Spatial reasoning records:
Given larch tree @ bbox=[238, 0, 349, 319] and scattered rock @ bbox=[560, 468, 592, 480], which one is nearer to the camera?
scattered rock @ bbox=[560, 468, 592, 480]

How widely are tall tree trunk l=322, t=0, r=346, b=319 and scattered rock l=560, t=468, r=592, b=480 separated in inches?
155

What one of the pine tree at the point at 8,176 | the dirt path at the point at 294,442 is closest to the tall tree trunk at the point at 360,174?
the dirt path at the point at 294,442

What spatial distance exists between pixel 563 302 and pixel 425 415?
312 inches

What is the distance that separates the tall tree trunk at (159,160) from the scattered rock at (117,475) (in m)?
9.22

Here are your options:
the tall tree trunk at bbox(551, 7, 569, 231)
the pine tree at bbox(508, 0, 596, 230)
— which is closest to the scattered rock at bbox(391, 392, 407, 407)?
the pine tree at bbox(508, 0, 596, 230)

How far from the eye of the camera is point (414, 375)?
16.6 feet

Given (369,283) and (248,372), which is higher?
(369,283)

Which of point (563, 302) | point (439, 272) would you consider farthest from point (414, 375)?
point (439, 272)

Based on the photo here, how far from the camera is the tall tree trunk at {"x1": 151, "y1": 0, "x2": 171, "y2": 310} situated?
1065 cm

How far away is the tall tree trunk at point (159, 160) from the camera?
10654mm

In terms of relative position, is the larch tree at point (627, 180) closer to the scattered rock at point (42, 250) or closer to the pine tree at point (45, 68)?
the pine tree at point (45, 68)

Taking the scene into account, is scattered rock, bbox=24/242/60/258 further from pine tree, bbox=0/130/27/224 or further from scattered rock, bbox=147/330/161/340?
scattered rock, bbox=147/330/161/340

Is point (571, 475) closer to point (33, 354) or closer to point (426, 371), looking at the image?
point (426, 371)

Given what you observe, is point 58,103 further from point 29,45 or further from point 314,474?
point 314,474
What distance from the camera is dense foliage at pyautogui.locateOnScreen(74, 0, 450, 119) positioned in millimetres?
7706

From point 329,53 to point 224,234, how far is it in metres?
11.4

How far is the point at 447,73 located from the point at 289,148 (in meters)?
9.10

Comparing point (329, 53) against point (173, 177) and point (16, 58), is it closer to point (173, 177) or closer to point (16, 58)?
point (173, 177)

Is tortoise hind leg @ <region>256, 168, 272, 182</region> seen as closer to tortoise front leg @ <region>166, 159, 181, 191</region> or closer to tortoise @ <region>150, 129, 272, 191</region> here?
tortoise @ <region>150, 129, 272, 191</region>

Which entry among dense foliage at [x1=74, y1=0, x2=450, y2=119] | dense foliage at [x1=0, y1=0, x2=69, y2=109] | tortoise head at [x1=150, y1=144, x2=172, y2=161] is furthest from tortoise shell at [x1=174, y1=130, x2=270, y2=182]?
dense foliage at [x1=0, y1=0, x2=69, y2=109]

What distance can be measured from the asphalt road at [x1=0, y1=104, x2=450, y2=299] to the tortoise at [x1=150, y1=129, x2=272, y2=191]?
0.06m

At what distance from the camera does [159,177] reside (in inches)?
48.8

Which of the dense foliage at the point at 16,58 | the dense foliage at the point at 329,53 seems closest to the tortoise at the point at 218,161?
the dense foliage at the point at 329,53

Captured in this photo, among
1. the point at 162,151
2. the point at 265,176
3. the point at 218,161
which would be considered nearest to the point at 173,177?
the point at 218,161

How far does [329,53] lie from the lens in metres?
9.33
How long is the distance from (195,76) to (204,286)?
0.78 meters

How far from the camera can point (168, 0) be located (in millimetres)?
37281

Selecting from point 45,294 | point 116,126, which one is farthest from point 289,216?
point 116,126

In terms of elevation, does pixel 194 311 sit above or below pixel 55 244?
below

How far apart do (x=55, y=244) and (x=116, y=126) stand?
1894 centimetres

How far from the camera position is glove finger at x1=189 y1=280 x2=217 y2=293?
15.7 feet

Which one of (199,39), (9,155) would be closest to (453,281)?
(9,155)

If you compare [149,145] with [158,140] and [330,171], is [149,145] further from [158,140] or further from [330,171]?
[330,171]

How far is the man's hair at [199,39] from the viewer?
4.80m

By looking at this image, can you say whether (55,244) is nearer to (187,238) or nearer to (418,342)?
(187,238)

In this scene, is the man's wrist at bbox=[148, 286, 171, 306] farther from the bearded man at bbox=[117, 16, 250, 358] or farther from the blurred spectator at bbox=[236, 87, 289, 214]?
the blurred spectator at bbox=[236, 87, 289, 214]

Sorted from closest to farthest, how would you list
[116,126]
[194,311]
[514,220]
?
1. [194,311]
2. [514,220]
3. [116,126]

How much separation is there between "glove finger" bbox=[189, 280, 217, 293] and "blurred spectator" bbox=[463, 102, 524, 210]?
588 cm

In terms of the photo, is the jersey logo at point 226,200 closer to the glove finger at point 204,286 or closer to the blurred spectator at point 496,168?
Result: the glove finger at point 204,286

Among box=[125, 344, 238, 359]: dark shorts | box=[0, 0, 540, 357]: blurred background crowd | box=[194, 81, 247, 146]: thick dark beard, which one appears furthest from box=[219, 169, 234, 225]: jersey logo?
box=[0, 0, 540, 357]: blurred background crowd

Task brief:
Transcribe every entry verbatim.

Solution:
Given larch tree @ bbox=[238, 0, 349, 319] and scattered rock @ bbox=[560, 468, 592, 480], which one is nearer to the camera?
scattered rock @ bbox=[560, 468, 592, 480]

How widely are tall tree trunk l=322, t=0, r=346, b=319 and scattered rock l=560, t=468, r=592, b=480 separated in inches?
155

What one of the pine tree at the point at 8,176 | the dirt path at the point at 294,442 is closest to the tall tree trunk at the point at 360,174?
the dirt path at the point at 294,442

What spatial distance exists between pixel 563 302 and pixel 425 415?
312 inches

What is the distance that separates the tall tree trunk at (159,160) from the scattered rock at (117,475) (in m)?
9.22

Here are your options:
the tall tree trunk at bbox(551, 7, 569, 231)
the pine tree at bbox(508, 0, 596, 230)
— which is closest to the scattered rock at bbox(391, 392, 407, 407)?
the pine tree at bbox(508, 0, 596, 230)

How far from the eye of the camera is point (414, 375)?
16.6 feet

Given (369,283) and (248,372), which is higher?
(369,283)

Which of point (563, 302) | point (439, 272) would you consider farthest from point (414, 375)?
point (439, 272)

Based on the photo here, how far from the camera is the tall tree trunk at {"x1": 151, "y1": 0, "x2": 171, "y2": 310} situated?
1065 cm

How far away is the tall tree trunk at point (159, 160) from the camera?
10654mm

In terms of relative position, is the larch tree at point (627, 180) closer to the scattered rock at point (42, 250) or closer to the pine tree at point (45, 68)?
the pine tree at point (45, 68)

Taking the scene into account, is scattered rock, bbox=24/242/60/258 further from pine tree, bbox=0/130/27/224 or further from scattered rock, bbox=147/330/161/340?
scattered rock, bbox=147/330/161/340

Is point (571, 475) closer to point (33, 354) or closer to point (426, 371), looking at the image?
point (426, 371)

Given what you observe, is point 58,103 further from point 29,45 or further from point 314,474?
point 314,474
What distance from the camera is dense foliage at pyautogui.locateOnScreen(74, 0, 450, 119) positioned in millimetres?
7706

From point 329,53 to point 224,234, how far is it in metres?
11.4

How far is the point at 447,73 located from the point at 289,148 (in meters)?
9.10

Comparing point (329, 53) against point (173, 177) and point (16, 58), is it closer to point (173, 177) or closer to point (16, 58)?
point (173, 177)

Is tortoise hind leg @ <region>256, 168, 272, 182</region> seen as closer to tortoise front leg @ <region>166, 159, 181, 191</region> or closer to tortoise @ <region>150, 129, 272, 191</region> here?
tortoise @ <region>150, 129, 272, 191</region>

Which entry among dense foliage at [x1=74, y1=0, x2=450, y2=119] | dense foliage at [x1=0, y1=0, x2=69, y2=109] | tortoise head at [x1=150, y1=144, x2=172, y2=161] is furthest from tortoise shell at [x1=174, y1=130, x2=270, y2=182]?
dense foliage at [x1=0, y1=0, x2=69, y2=109]

What distance can be measured from the asphalt road at [x1=0, y1=104, x2=450, y2=299] to the tortoise at [x1=150, y1=129, x2=272, y2=191]?
0.06m

At what distance from the camera does [159,177] reside (in inches)?
48.8

Which of the dense foliage at the point at 16,58 | the dense foliage at the point at 329,53 seems closest to the tortoise at the point at 218,161?
the dense foliage at the point at 329,53

Captured in this photo, among
1. the point at 162,151
2. the point at 265,176
3. the point at 218,161
which would be considered nearest to the point at 173,177?
the point at 218,161

How far does [329,53] lie from the lens in metres?
9.33
How long is the distance from (195,76) to (204,286)?
0.78 meters

How far from the camera can point (168, 0) be located (in millimetres)?
37281

Selecting from point 45,294 | point 116,126, which one is farthest from point 289,216?
point 116,126

In terms of elevation, does pixel 194 311 sit above or below pixel 55 244?
below

How far apart do (x=55, y=244) and (x=116, y=126) stand?
1894 centimetres

How far from the camera position is glove finger at x1=189 y1=280 x2=217 y2=293?
15.7 feet

Which one of (199,39), (9,155) would be closest to (453,281)?
(9,155)

If you compare [149,145] with [158,140] and [330,171], is [149,145] further from [158,140] or further from [330,171]?
[330,171]

How far is the man's hair at [199,39] from the viewer?
4.80m

By looking at this image, can you say whether (55,244) is nearer to (187,238) or nearer to (418,342)?
(187,238)

In this scene, is the man's wrist at bbox=[148, 286, 171, 306] farther from the bearded man at bbox=[117, 16, 250, 358] or farther from the blurred spectator at bbox=[236, 87, 289, 214]?
the blurred spectator at bbox=[236, 87, 289, 214]

Sorted from closest to farthest, how would you list
[116,126]
[194,311]
[514,220]
?
1. [194,311]
2. [514,220]
3. [116,126]

How much separation is there between "glove finger" bbox=[189, 280, 217, 293] and "blurred spectator" bbox=[463, 102, 524, 210]?
588 cm

In terms of the photo, is the jersey logo at point 226,200 closer to the glove finger at point 204,286 or closer to the blurred spectator at point 496,168?
Result: the glove finger at point 204,286

Among box=[125, 344, 238, 359]: dark shorts | box=[0, 0, 540, 357]: blurred background crowd | box=[194, 81, 247, 146]: thick dark beard, which one appears furthest from box=[219, 169, 234, 225]: jersey logo?
box=[0, 0, 540, 357]: blurred background crowd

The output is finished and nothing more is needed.